Mais un tel horaire serait contre-productif, rétorque le maire de l'arrondissement, Pierre Lessard-Blais, de Projet Montréal. Selon lui, le passage des voitures, les jours de semaine, nuirait à l'expérience, en rendant par exemple impossible l'installation de mobilier urbain.

On veut mettre du verdissement, des brumisateurs des zones d'ombre, des bancs où les gens peuvent s'asseoir..., illustre-t-il.

Le maire Lessard-Blais serait toutefois ouvert à étendre le projet jusqu'à la rue Darling.

Quant aux livraisons, elles seront permises jusqu'à 15 h, malgré la piétonnisation, assure-t-il.

Se faire à l'idée

Pour certains commerçants, il est inutile de lutter : la décision est déjà prise.

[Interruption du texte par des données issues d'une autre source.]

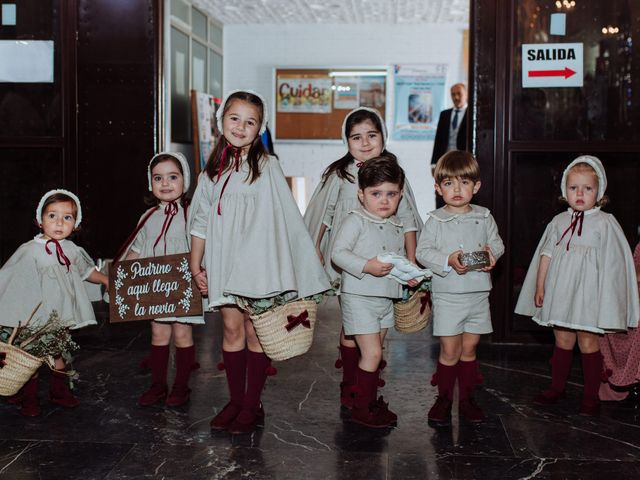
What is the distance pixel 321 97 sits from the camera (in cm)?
1066

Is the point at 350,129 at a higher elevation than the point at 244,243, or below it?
higher

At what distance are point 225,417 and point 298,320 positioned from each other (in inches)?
19.3

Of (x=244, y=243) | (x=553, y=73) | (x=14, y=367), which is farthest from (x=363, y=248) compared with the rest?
(x=553, y=73)

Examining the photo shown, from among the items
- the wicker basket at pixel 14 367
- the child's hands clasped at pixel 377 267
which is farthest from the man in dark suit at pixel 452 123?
the wicker basket at pixel 14 367

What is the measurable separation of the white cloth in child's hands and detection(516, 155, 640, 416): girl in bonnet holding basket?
747 mm

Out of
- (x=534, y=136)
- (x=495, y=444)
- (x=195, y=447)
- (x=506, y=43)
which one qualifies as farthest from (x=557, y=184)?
(x=195, y=447)

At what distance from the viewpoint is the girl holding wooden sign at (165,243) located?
3.41 m

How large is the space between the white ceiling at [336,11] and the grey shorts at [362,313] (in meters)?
6.67

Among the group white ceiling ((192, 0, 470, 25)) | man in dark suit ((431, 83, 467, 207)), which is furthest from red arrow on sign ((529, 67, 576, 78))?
white ceiling ((192, 0, 470, 25))

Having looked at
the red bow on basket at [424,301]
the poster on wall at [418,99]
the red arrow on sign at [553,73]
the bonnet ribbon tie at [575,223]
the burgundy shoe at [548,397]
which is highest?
the poster on wall at [418,99]

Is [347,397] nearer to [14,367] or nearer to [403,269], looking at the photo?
[403,269]

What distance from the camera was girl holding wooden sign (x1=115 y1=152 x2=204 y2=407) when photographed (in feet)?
11.2

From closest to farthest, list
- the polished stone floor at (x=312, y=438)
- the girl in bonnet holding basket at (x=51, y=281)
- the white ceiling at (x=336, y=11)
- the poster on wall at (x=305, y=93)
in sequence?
the polished stone floor at (x=312, y=438) < the girl in bonnet holding basket at (x=51, y=281) < the white ceiling at (x=336, y=11) < the poster on wall at (x=305, y=93)

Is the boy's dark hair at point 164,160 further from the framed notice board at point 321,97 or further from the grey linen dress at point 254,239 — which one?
the framed notice board at point 321,97
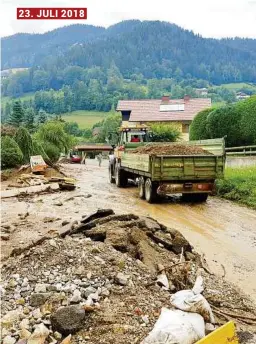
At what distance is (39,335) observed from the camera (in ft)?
15.1

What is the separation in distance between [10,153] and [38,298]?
1962 cm

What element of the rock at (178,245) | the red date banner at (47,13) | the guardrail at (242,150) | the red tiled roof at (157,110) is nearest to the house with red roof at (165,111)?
the red tiled roof at (157,110)

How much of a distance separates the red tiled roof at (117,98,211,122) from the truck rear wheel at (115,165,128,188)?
109 ft

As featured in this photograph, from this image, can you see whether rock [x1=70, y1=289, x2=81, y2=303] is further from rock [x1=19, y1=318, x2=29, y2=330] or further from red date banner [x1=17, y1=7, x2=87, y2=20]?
red date banner [x1=17, y1=7, x2=87, y2=20]

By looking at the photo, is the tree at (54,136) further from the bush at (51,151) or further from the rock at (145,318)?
the rock at (145,318)

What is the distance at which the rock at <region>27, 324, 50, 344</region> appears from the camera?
4543 millimetres

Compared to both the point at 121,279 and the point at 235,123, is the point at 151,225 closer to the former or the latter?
the point at 121,279

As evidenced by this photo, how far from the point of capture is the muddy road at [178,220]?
27.5ft

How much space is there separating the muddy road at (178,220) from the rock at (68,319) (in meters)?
2.68

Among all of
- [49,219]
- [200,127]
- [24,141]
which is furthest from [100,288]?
[200,127]

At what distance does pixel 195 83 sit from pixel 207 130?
126m

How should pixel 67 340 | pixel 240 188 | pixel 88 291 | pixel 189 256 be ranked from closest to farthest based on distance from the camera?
1. pixel 67 340
2. pixel 88 291
3. pixel 189 256
4. pixel 240 188

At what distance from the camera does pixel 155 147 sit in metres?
16.1

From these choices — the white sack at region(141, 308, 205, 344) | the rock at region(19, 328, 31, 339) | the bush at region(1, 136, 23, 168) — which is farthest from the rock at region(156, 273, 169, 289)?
the bush at region(1, 136, 23, 168)
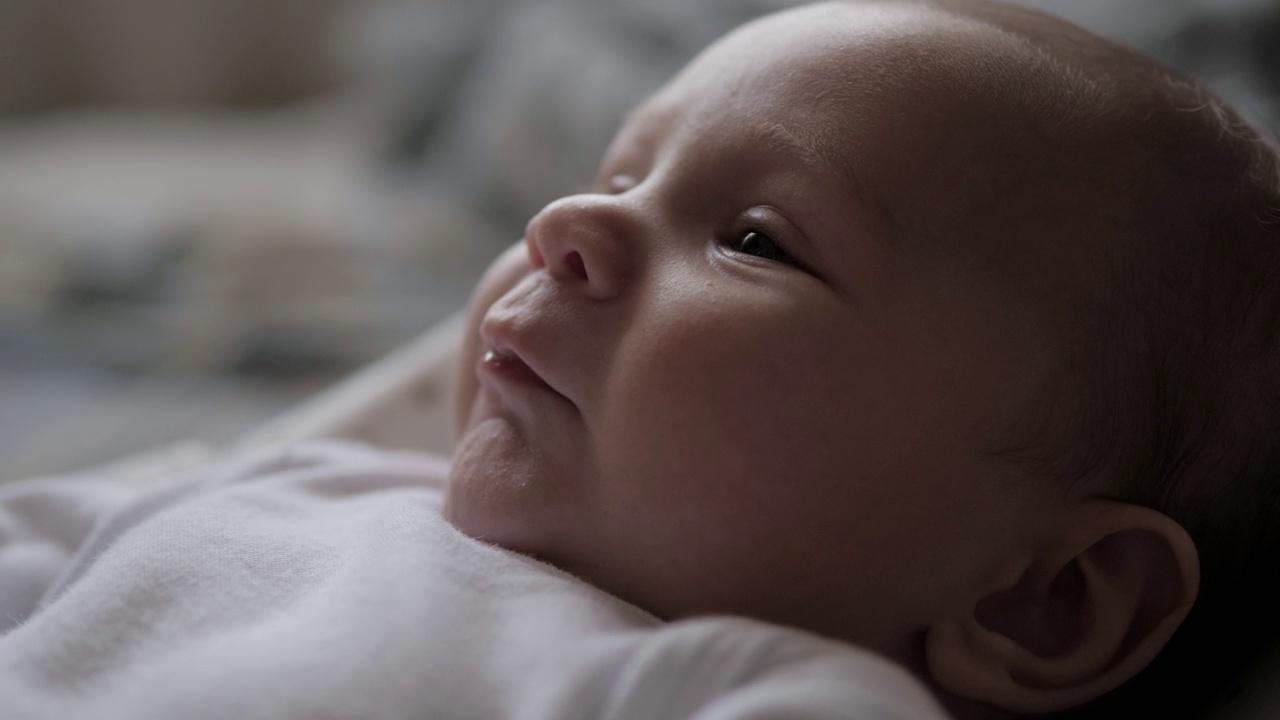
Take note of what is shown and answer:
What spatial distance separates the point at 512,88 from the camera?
6.06 feet

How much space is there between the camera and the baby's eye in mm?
650

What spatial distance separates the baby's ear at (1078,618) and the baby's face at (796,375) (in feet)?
0.10

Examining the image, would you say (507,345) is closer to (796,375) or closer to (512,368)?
(512,368)

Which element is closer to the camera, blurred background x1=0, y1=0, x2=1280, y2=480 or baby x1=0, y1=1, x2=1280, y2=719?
baby x1=0, y1=1, x2=1280, y2=719

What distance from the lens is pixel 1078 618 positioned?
641 millimetres

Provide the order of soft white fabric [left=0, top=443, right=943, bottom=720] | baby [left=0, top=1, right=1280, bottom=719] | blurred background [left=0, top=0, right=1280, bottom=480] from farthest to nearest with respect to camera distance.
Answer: blurred background [left=0, top=0, right=1280, bottom=480] → baby [left=0, top=1, right=1280, bottom=719] → soft white fabric [left=0, top=443, right=943, bottom=720]

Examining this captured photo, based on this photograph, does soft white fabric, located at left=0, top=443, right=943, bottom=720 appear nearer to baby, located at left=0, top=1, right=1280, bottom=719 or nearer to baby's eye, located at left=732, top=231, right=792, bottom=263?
baby, located at left=0, top=1, right=1280, bottom=719

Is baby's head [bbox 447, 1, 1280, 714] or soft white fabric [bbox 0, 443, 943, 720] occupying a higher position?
baby's head [bbox 447, 1, 1280, 714]

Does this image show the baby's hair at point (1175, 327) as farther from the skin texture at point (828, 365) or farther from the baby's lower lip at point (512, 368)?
the baby's lower lip at point (512, 368)

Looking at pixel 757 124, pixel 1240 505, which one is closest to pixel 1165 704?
pixel 1240 505

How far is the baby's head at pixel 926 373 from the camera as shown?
0.60 metres

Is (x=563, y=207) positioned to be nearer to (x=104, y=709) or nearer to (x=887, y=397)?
(x=887, y=397)

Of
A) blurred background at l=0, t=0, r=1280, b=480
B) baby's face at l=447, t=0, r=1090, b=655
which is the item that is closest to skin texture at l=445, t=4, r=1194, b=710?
baby's face at l=447, t=0, r=1090, b=655

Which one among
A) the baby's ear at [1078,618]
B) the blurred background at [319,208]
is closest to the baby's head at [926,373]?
the baby's ear at [1078,618]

C'est du moins ce que pense Daniel Malo, de la Boucherie Beau-Bien – qui, comme son nom ne l'indique pas, est située sur la rue Ontario, entre Nicolet et Valois. J'essaye de cesser de me battre et de me conditionner à ce qui va arriver, lâche-t-il.

D'autres, comme lui, sont résignés. Moi, je n'en voudrais pas de piétonnisation, explique Mike Viscoso, propriétaire de la fruiterie Fruits du jour. Mais par solidarité avec les autres commerçants, je sais que ça aiderait les restaurants.

M. Viscoso dénonce toutefois une consultation bidon.

La Ville nous approche en disant qu'ils souhaitent nous consulter par rapport à une piétonnisation de la rue Ontario. Et une fois qu'on va aux rencontres, on se rend compte que leur idée est déjà faite.

Une citation de :Mike Viscoso, propriétaire de la fruiterie Fruits du jour

Face à ceux qui, comme MM. Malo et Viscoso, se montrent peu enthousiastes à « repiétonniser » la rue Ontario cet été, l'arrondissement réplique avec un sondage indiquant que 50 % des résidents du secteur ont davantage fréquenté l'artère l'été dernier, et que 70 % d'entre eux auraient voulu prolonger l'expérience jusqu'à l'automne.

L'administration Plante compte d'ailleurs revenir à la charge cet été dans plusieurs autres quartiers de la ville. Des projets sont sur la table et devraient, dans les prochaines semaines, se concrétiser.

En revanche, les pistes cyclables temporaires et les voies actives sécuritaires (VAS), mises en place parfois dans la controverse le printemps dernier avec le retrait de stationnements, ne seront pas de retour. Cette décision a été prise par la mairesse Valérie Plante, qui, selon son cabinet, n’y voit plus l’utilité – malgré, précise-t-on, leur popularité.